She stared at the puff of bread. "It was made with water from a karabbac trough. Their saliva makes a good gravy, though."

His face turned the same color as his lightsaber blade, but he forced the food down. "Are you okay? I've heard that cold weather can cause depression."

She shook her head. "Grendaju was when I felt the most alive." A mother's scream by the sword. Blood on her robes. A village riot. "I should have come back sooner."

"Should we go to….where did you say you lived before you came to Mandalore?"

"Advar?" she chuckled. "That place is falling into the sea. Bos'wellia seems to be the least affected by the sanctions."

"How do you know?"

"The karabbacs are still alive," she said. "If all had been lost, they would have been slaughtered for food."

Arna rose smoothly. "Give it a couple of days," he said. "Get some rest now."

She turned to the wall but could not sleep. Another deep-buried memory fought to the surface of her mind: sleeping in Qymaen's arms on overnight missions away from the group, resting her cheek in the warm crevice of his sternum, and listening to his heartbeat sing her to sleep.

He would never have turned to polygamy if she had been his wife, meaning he didn't love any of his wives as he had loved her. He was probably just as lonely as she was right now, and he could also be dreaming about those warm nights and missing those times together just as much as she did, though she refused to admit it aloud.

But their love was not to be, for commitments had already been forged in stone. To demand a place in those commitments was selfish and unwise. He should be an excellent husband to those women, and her presence would only complicate matters.

At that moment, a significant burden was lifted from her chest. I forgive you. And someday, when we are older, perhaps we could be together again.

Even if it takes death to find you again, I will, sweet Qymaen.

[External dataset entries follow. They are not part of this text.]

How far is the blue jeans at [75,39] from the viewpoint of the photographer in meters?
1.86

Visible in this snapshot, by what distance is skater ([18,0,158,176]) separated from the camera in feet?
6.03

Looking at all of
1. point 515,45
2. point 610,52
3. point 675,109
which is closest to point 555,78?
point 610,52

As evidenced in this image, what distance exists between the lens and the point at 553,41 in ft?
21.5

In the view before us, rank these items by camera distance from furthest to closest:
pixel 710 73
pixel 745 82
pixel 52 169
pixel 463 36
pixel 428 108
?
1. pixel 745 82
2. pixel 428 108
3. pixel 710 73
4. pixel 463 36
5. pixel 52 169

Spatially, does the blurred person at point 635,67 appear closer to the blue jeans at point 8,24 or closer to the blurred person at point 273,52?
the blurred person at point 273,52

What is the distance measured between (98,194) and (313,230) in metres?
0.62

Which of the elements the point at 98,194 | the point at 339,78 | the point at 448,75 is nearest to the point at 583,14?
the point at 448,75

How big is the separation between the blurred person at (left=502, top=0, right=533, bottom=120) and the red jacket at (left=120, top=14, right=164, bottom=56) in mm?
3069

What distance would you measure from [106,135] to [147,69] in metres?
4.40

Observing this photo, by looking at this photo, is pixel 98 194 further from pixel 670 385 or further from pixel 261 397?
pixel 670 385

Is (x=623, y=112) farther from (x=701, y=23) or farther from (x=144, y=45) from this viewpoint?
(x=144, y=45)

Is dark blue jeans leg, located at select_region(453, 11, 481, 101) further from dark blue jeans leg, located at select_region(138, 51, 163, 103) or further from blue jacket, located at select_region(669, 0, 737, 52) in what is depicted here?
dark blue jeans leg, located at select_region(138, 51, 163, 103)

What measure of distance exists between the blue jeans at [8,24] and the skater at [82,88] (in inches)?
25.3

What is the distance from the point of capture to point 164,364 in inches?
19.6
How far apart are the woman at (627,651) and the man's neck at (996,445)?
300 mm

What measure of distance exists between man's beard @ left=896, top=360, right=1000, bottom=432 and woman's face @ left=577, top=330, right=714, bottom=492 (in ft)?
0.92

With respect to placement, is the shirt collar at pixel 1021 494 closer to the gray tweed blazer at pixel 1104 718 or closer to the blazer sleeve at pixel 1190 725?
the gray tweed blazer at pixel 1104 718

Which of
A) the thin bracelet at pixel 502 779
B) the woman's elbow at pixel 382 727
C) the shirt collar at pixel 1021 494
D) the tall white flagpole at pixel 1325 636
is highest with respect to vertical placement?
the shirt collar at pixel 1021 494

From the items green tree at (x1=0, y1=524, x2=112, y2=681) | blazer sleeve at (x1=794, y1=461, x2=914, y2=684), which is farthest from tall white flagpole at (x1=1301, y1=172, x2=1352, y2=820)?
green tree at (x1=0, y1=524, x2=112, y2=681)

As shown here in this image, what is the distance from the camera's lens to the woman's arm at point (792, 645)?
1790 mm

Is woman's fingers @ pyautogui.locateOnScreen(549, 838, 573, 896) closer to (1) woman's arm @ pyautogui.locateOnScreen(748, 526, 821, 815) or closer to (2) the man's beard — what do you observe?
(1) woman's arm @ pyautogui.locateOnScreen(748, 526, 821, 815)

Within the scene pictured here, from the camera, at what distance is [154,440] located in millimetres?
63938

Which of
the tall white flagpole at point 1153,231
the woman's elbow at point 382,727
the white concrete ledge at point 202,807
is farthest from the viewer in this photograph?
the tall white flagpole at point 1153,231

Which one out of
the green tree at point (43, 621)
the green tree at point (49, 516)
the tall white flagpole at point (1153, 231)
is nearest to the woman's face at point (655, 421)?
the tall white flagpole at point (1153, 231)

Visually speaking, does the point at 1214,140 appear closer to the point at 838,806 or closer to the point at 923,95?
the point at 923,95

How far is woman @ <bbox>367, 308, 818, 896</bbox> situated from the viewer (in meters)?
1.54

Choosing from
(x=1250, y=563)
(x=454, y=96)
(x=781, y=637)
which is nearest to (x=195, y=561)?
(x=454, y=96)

The moon beat upon Khetsuu's dark face as Iminec set and silver took over gold. Sincerely he sang a long, lonely tune to the night sky. A plea of repentance to the gods for his thoughts about trying to hurt Shia. A terrified begging to change him, to save him from what he was becoming. Was it wrong to mourn Ronderu? Had taking the name Khetsuu been...wrong?

Two months later, Khetsuu saw four of his wives and five of his children off to the masking. The sacred festival was held deep in the Shrupak temple, where they would be stripped of their facial veils and given masks wrought from the bone of predators on Kalee. To every Kaleesh child, an eight-week retreat to the forest meant growing up.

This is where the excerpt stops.